In one of his routines, Steve Martin notes that there's a convention of plumbers in town, many of whom have come to the show, so he's worked up a joke especially for them, which begins, "This lawn supervisor was out on a sprinkler maintenance job and he started working on a Findlay sprinkler head with a Langstrom 7 gangly wrench."

Why, you're wondering, would I bring this up in a review of Ethan Canin's new novel, "A Doubter's Almanac"?

Because this book is a 550-page immersion in expertise, and it raises the question: How much do you have to know about what a character knows to understand his story?

The expertise in this case is mathematics (not "math," which makes these characters cringe), and everyone of any significance in the book is a mathematical genius or an acolyte at the altar of mathematics.

The first half of the novel is the story of Milo Andret, a brilliant oddball and loner from the Midwest who solves the Malosz conjecture (a made-up problem on par with Fermat's last theorem or the Riemann hypothesis) (I guess), wins the Fields Medal (mathematics' analog to the Nobel Prize) and briefly holds an endowed chair at Princeton University before his tenuous hold on what others might call normal life gives way to drink and a sort of madness that makes mathematical genius look like a personality disorder.

The second part of the book is narrated by Milo's son Hans, who also turns out to have fashioned the third-person first half — and it is about Milo, too, because, well, he's the story: his own, his early lover's, his early lover's lover's, his wife's, his children's, his grandchildren's.
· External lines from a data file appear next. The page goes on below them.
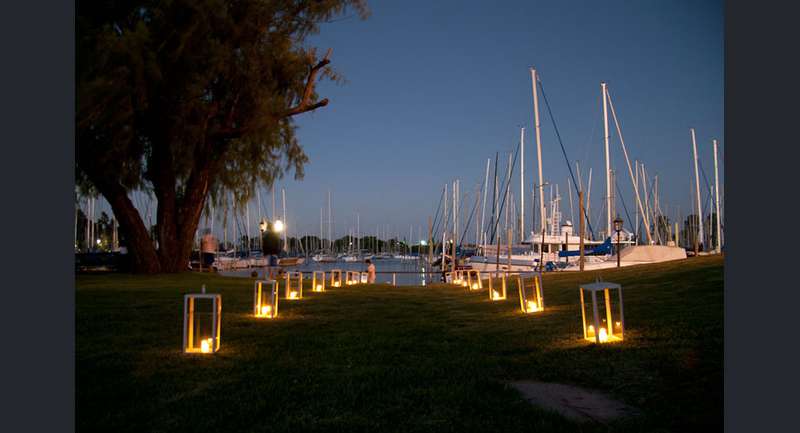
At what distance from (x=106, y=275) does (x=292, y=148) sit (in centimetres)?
986

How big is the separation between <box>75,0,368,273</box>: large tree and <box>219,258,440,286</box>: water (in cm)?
566

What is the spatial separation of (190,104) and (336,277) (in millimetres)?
9653

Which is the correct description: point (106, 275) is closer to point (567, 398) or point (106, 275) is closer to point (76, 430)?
point (76, 430)

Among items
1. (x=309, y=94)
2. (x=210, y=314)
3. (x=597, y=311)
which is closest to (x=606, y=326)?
(x=597, y=311)

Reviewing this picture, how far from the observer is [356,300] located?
17.5 metres

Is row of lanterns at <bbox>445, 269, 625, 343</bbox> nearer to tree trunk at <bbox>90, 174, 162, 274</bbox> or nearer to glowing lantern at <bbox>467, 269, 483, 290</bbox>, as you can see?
glowing lantern at <bbox>467, 269, 483, 290</bbox>

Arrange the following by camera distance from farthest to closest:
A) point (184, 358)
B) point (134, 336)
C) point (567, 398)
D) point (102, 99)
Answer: point (102, 99) → point (134, 336) → point (184, 358) → point (567, 398)

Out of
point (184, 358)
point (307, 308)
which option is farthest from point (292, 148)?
point (184, 358)

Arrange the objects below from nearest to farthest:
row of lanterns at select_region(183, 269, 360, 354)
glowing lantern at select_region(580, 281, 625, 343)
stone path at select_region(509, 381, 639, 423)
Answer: stone path at select_region(509, 381, 639, 423) < row of lanterns at select_region(183, 269, 360, 354) < glowing lantern at select_region(580, 281, 625, 343)

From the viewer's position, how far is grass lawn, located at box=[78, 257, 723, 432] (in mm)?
5062

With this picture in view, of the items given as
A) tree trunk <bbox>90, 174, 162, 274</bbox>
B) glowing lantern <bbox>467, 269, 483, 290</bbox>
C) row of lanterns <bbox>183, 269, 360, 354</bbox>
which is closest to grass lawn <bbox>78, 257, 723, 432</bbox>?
row of lanterns <bbox>183, 269, 360, 354</bbox>

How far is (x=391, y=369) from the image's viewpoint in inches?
279

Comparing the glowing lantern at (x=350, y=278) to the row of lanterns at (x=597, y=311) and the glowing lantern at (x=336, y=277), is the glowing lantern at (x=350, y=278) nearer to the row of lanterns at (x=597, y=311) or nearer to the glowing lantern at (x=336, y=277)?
the glowing lantern at (x=336, y=277)

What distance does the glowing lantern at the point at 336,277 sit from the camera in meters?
24.3
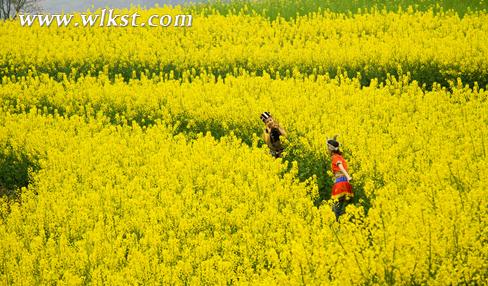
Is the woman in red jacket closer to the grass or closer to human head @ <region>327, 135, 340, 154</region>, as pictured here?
human head @ <region>327, 135, 340, 154</region>

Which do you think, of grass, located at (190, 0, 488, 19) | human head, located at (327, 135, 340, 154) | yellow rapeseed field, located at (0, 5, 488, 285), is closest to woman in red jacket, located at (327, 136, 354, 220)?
human head, located at (327, 135, 340, 154)

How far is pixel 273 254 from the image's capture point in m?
6.96

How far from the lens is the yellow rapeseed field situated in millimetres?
7133

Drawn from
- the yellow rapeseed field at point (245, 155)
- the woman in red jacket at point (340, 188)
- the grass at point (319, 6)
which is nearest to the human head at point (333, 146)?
the woman in red jacket at point (340, 188)

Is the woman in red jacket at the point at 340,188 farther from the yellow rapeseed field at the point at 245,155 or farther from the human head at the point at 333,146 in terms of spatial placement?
the yellow rapeseed field at the point at 245,155

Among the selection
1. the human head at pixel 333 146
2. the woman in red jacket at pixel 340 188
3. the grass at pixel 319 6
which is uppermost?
the grass at pixel 319 6

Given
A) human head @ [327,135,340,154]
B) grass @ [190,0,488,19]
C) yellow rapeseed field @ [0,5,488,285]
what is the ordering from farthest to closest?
grass @ [190,0,488,19], human head @ [327,135,340,154], yellow rapeseed field @ [0,5,488,285]

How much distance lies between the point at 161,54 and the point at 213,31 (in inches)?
106

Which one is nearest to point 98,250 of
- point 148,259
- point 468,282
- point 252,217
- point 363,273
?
point 148,259

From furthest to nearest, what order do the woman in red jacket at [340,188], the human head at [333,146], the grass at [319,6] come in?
1. the grass at [319,6]
2. the human head at [333,146]
3. the woman in red jacket at [340,188]

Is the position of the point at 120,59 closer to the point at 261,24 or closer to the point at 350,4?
the point at 261,24

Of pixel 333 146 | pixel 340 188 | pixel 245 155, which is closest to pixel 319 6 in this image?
pixel 245 155

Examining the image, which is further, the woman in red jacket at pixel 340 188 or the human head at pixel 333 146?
the human head at pixel 333 146

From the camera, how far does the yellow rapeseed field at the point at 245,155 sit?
713 centimetres
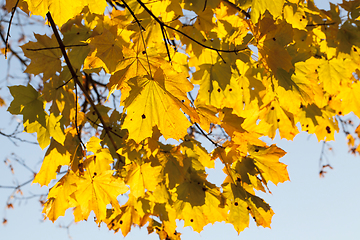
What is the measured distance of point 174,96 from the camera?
1397 mm

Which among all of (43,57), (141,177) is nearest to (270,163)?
(141,177)

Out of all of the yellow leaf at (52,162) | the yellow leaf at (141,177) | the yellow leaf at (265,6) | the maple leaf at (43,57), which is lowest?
the yellow leaf at (141,177)

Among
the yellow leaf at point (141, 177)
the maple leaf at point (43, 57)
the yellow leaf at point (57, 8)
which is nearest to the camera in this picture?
the yellow leaf at point (57, 8)

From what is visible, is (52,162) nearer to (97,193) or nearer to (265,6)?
(97,193)

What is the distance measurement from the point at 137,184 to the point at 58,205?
2.04 feet

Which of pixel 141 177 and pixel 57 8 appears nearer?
pixel 57 8

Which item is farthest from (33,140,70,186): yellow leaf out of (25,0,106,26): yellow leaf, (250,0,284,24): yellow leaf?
(250,0,284,24): yellow leaf

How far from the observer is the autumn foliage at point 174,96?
1.64 metres

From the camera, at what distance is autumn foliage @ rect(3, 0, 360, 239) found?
1.64 m

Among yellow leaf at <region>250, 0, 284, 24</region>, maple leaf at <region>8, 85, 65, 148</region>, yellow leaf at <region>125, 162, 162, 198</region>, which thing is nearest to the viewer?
yellow leaf at <region>250, 0, 284, 24</region>

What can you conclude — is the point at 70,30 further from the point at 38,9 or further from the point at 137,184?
the point at 137,184

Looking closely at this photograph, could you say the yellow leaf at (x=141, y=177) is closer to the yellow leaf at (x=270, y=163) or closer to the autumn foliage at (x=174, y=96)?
the autumn foliage at (x=174, y=96)

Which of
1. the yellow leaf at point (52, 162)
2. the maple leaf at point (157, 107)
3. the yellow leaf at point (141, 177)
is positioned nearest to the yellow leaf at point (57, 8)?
the maple leaf at point (157, 107)

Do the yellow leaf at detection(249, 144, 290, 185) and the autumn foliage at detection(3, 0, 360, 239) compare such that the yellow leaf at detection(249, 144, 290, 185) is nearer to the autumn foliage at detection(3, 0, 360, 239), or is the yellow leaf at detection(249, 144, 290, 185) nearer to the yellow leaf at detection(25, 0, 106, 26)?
the autumn foliage at detection(3, 0, 360, 239)
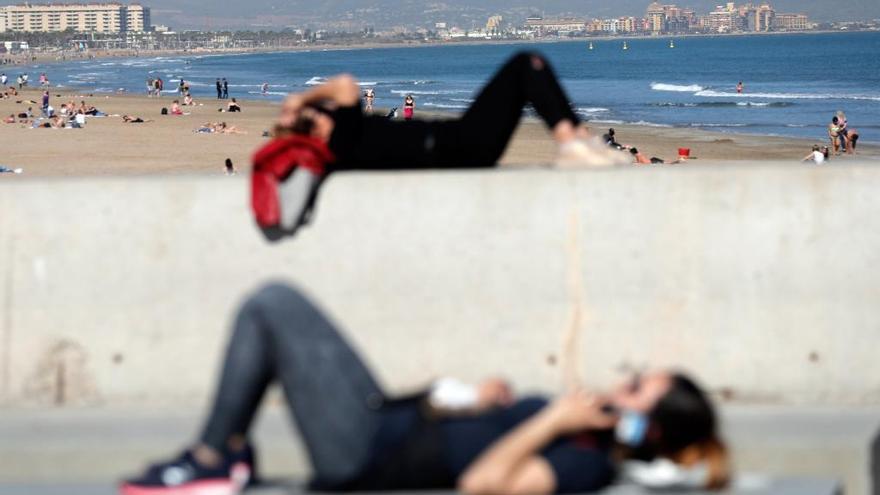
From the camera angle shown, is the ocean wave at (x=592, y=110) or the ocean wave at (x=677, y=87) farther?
the ocean wave at (x=677, y=87)

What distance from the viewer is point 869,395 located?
18.9 feet

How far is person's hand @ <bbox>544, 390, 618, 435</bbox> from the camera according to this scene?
4301 millimetres

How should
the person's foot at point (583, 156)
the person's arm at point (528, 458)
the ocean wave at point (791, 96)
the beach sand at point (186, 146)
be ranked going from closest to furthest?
the person's arm at point (528, 458), the person's foot at point (583, 156), the beach sand at point (186, 146), the ocean wave at point (791, 96)

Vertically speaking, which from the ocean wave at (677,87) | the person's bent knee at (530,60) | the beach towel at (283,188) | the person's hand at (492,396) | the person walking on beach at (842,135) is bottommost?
the ocean wave at (677,87)

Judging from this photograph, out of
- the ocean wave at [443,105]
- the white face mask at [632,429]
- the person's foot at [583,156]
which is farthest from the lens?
the ocean wave at [443,105]

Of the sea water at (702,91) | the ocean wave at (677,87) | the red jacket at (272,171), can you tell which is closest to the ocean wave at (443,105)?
the sea water at (702,91)

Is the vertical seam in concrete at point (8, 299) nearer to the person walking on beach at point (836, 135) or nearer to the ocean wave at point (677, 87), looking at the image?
the person walking on beach at point (836, 135)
He is a quite horrible person, but fascinating — and tormented enough to merit some sympathy, if not nearly as much as everyone accords him.

In his mind, Hans tells us, "all the other academic disciplines — including the physical sciences … were irrevocably tainted by their debt to substance."

And this is where the genius of Ethan Canin's storytelling lies — negotiating that space between pure thought and substance where all of us have to find a way to live.

What we might not get, from mathematics applied or pure, is no small thing, he concedes in a roundabout way, because what's best in the book is far from abstract.

Watching his daughter (next mathematical genius!) admiring the undulating carpet of lily pads on a slow stretch of river, Hans remarks: "The feeling is much like the joy of mathematics itself, the original secret of the guild: that the miracle of the universe can be worshipped without actually witnessing the divine."

But that's not a guild secret, is it?

"Were these plumbers supposed to be here this show?"

Ellen Akins is a writer and book critic in Wisconsin.